CONCLUSIONS DE L’AVOCATE GÉNÉRALE

MME JULIANE KOKOTT

présentées le 30 avril 2020 (1)

Affaire C254/19

Friends of Irish Environment Limited

contre

An Bord Pleanála,

en présence de :

Shannon LNG Limited

[demande de décision préjudicielle formée par la High Court (Haute Cour, Irlande)]

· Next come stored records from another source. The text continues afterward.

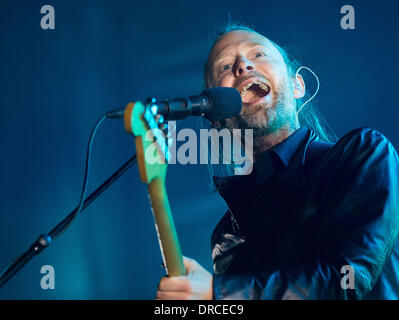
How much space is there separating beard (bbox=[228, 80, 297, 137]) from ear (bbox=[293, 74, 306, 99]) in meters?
0.19

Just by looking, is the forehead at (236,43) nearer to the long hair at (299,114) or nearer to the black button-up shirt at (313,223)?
the long hair at (299,114)

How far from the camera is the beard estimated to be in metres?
1.45

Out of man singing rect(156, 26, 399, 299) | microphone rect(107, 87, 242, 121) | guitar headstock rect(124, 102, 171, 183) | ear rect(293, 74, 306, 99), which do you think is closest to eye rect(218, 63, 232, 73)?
man singing rect(156, 26, 399, 299)

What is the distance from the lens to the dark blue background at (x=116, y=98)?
164 cm

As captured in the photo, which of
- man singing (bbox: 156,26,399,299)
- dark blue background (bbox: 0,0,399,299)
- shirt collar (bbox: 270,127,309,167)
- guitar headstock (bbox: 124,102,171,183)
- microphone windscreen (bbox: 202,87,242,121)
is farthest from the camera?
dark blue background (bbox: 0,0,399,299)

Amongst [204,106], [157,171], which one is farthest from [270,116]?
[157,171]

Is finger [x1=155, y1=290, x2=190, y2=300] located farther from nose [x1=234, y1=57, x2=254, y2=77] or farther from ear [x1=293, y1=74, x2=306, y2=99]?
ear [x1=293, y1=74, x2=306, y2=99]

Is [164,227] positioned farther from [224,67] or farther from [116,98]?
[116,98]

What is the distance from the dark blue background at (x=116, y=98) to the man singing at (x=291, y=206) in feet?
0.65

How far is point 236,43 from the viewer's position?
1570 millimetres

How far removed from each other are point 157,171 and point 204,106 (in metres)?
0.23
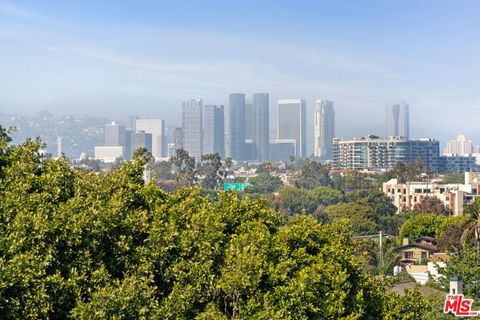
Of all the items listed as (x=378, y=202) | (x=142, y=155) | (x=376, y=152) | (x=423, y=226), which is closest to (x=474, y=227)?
(x=142, y=155)

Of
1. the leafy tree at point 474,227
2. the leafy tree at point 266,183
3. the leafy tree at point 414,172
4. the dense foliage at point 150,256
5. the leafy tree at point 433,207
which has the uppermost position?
the dense foliage at point 150,256

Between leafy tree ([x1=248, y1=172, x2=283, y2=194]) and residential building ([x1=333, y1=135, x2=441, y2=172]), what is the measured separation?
130 feet

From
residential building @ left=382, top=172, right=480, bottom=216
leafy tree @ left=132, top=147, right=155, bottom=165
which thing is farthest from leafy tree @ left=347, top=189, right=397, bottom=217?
leafy tree @ left=132, top=147, right=155, bottom=165

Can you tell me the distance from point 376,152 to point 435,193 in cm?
9169

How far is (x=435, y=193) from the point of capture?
88.6 meters

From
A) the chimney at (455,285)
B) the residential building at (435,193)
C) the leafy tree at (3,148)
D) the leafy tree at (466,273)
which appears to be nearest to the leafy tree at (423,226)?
the residential building at (435,193)

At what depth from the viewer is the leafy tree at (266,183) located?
13175 cm

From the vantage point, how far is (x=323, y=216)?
7275 cm

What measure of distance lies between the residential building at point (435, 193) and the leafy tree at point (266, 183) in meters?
34.0

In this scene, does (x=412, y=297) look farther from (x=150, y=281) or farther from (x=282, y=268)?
(x=150, y=281)

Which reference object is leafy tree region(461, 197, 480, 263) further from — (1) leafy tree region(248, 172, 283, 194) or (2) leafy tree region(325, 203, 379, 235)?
(1) leafy tree region(248, 172, 283, 194)

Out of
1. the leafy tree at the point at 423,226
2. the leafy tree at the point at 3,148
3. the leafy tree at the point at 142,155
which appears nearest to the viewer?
the leafy tree at the point at 3,148

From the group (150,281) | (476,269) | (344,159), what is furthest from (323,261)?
(344,159)

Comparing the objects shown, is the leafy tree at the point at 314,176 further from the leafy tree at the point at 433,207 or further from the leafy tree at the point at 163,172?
the leafy tree at the point at 433,207
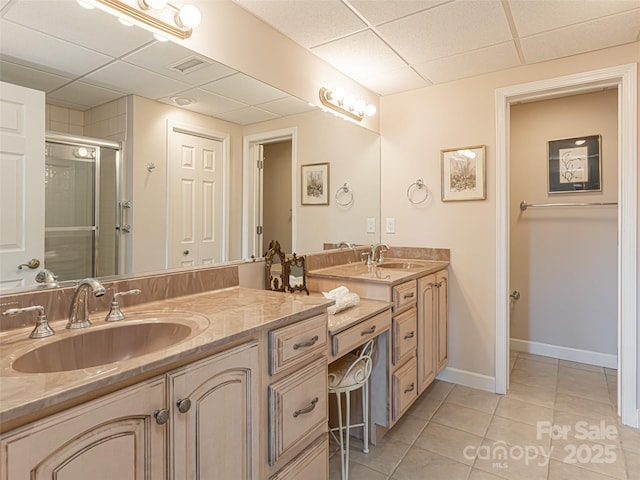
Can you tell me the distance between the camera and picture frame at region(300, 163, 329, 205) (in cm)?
231

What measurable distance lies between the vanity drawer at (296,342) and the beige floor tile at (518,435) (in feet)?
4.39

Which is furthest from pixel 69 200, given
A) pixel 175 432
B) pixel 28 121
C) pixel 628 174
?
pixel 628 174

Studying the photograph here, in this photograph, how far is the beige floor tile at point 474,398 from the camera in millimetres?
2340

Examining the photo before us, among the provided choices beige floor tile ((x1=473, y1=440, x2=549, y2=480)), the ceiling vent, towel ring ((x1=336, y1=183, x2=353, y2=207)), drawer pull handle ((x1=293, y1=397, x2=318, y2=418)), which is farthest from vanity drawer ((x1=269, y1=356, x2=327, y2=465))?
towel ring ((x1=336, y1=183, x2=353, y2=207))

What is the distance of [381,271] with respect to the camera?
2.34 m

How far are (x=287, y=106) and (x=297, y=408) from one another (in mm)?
1575

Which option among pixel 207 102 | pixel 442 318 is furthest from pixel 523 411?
pixel 207 102

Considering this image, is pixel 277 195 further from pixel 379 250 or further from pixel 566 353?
pixel 566 353

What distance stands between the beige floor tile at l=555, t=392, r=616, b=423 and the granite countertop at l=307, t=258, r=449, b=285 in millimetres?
1141

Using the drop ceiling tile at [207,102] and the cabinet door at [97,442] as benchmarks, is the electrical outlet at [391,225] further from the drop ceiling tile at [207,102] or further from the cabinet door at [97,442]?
the cabinet door at [97,442]

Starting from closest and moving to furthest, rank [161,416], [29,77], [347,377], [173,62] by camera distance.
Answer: [161,416] < [29,77] < [173,62] < [347,377]

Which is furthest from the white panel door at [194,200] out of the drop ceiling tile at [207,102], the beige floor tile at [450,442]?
the beige floor tile at [450,442]

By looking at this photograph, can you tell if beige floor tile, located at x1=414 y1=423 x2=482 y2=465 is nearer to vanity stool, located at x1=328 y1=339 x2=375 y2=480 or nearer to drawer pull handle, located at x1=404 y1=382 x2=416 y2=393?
drawer pull handle, located at x1=404 y1=382 x2=416 y2=393

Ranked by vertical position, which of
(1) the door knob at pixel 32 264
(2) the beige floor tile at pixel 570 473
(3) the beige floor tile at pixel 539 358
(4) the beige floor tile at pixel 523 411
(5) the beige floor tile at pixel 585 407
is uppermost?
(1) the door knob at pixel 32 264
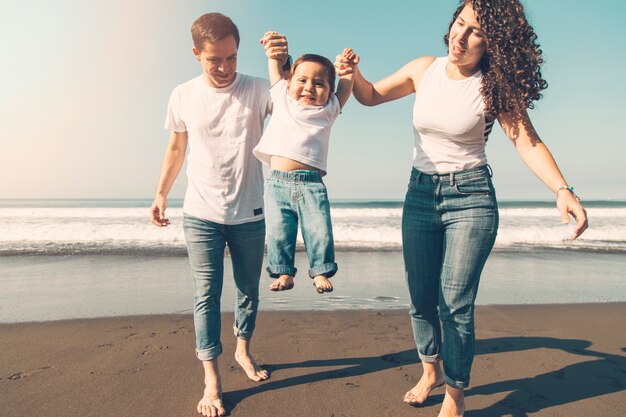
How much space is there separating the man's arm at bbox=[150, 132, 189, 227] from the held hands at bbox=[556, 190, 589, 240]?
8.51 ft

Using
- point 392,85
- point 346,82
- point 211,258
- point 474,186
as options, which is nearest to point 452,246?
point 474,186

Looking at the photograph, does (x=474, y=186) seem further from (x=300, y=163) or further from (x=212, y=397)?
(x=212, y=397)

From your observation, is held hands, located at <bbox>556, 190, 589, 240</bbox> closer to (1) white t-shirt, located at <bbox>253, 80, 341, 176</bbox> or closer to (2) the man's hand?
(1) white t-shirt, located at <bbox>253, 80, 341, 176</bbox>

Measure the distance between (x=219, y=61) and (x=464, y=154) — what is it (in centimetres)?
172

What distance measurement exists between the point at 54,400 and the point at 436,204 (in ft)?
9.89

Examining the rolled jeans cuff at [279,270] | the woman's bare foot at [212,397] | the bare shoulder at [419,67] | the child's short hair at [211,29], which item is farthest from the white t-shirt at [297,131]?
the woman's bare foot at [212,397]

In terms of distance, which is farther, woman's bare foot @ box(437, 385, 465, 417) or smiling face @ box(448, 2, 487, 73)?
woman's bare foot @ box(437, 385, 465, 417)

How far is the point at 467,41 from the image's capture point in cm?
263

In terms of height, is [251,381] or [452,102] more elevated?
[452,102]

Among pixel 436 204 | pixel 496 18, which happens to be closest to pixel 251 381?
pixel 436 204

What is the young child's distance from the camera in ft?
9.30

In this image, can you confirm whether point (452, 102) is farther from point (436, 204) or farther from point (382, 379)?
point (382, 379)

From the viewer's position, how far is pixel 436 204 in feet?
9.09

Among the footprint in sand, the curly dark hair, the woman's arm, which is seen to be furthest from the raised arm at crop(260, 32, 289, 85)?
the footprint in sand
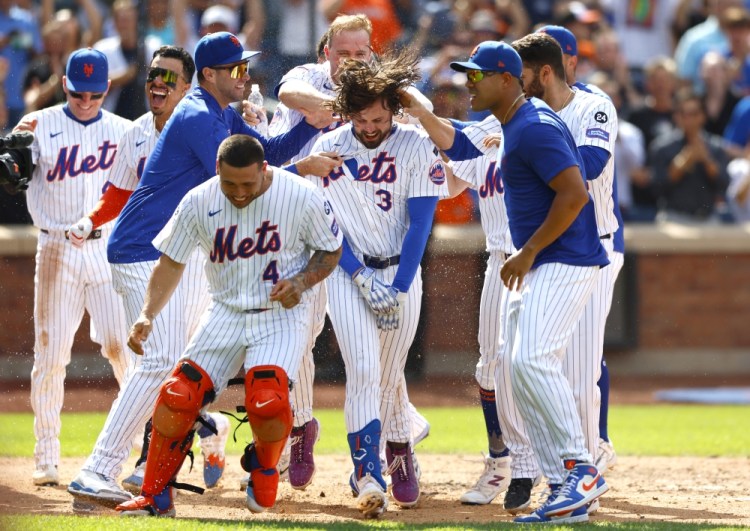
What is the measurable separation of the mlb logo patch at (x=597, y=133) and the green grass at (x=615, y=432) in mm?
3340

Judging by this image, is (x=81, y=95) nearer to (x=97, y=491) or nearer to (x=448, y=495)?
(x=97, y=491)

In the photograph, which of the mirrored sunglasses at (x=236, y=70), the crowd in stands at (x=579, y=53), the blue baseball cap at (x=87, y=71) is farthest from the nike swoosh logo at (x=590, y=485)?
the crowd in stands at (x=579, y=53)

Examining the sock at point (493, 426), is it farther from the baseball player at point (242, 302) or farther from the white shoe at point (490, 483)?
the baseball player at point (242, 302)

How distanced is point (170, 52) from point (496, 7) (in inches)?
304

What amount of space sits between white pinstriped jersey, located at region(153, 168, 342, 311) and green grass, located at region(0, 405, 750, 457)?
3.25m

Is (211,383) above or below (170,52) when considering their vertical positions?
below

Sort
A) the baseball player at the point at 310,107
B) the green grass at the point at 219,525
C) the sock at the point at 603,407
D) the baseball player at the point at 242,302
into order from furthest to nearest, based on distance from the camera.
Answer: the sock at the point at 603,407, the baseball player at the point at 310,107, the baseball player at the point at 242,302, the green grass at the point at 219,525

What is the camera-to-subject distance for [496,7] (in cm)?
1415

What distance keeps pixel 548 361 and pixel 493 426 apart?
4.34 ft

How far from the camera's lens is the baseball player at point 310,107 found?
22.0 ft

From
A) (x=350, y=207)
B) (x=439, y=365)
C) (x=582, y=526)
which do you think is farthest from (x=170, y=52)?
(x=439, y=365)

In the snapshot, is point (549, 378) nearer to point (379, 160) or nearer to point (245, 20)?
point (379, 160)

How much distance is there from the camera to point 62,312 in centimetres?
756

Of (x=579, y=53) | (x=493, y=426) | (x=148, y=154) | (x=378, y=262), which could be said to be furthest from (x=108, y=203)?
(x=579, y=53)
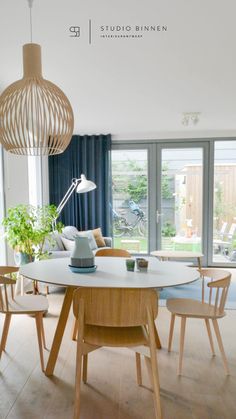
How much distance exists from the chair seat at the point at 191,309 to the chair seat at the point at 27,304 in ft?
3.18

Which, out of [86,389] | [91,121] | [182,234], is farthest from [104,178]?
[86,389]

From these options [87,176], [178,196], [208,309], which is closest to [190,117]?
[178,196]

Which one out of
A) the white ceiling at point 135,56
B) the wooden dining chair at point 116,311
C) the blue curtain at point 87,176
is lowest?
the wooden dining chair at point 116,311

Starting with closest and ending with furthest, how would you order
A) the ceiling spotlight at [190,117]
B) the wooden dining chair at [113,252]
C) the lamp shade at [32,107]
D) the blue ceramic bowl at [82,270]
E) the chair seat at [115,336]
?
the lamp shade at [32,107] < the chair seat at [115,336] < the blue ceramic bowl at [82,270] < the wooden dining chair at [113,252] < the ceiling spotlight at [190,117]

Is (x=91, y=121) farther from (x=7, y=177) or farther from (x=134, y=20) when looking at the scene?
(x=134, y=20)

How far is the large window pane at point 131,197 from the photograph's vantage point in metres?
5.53

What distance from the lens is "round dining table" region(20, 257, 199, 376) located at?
189 centimetres

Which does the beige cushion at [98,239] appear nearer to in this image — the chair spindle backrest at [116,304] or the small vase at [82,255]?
the small vase at [82,255]

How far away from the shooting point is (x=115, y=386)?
2.00 m

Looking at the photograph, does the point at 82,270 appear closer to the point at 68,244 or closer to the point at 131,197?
the point at 68,244

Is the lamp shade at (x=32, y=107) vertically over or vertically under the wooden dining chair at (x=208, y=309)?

« Demande de décision préjudicielle – Directive 92/43/CEE – Conservation des habitats naturels ainsi que de la faune et de la flore sauvages – Évaluation appropriée des incidences des plans et projets – Champ d’application – Prorogation de l’autorisation de construction d’un terminal de regazéification de gaz naturel liquéfié – Opération unique »






I. Introduction

1. L’article 6, paragraphe 3, de la directive 92/43/CEE (2) exige que tout plan ou projet susceptible d’affecter une zone de conservation de manière significative soit soumis à une évaluation ex ante de ses incidences eu égard aux objectifs de conservation. Toutefois, la prorogation pour une nouvelle période de cinq ans d’une autorisation de construire limitée à une durée de dix ans constitue-t-elle un plan ou projet au sens de cette disposition ? Ou bien l’autorisation initiale et la prorogation doivent-elles être considérées comme une opération unique, de sorte qu’il n’y a pas lieu de procéder à une évaluation plus poussée ? C’est cette question qui doit être éclaircie dans le cadre de la présente procédure préjudicielle de la High Court (Irlande).

II. Le cadre juridique

A. Le droit de l’Union

2. L’autorisation d’un plan ou projet susceptible d’affecter de manière significative un site protégé par la directive « habitats » ou par la directive 2009/147/CE (3) est régie comme suit à l’article 6, paragraphes 2 et 3, de la directive « habitats » :

« 2. Les États membres prennent les mesures appropriées pour éviter, dans les zones spéciales de conservation, la détérioration des habitats naturels et des habitats d’espèces ainsi que les perturbations touchant les espèces pour lesquelles les zones ont été désignées, pour autant que ces perturbations soient susceptibles d’avoir un effet significatif eu égard aux objectifs de la présente directive.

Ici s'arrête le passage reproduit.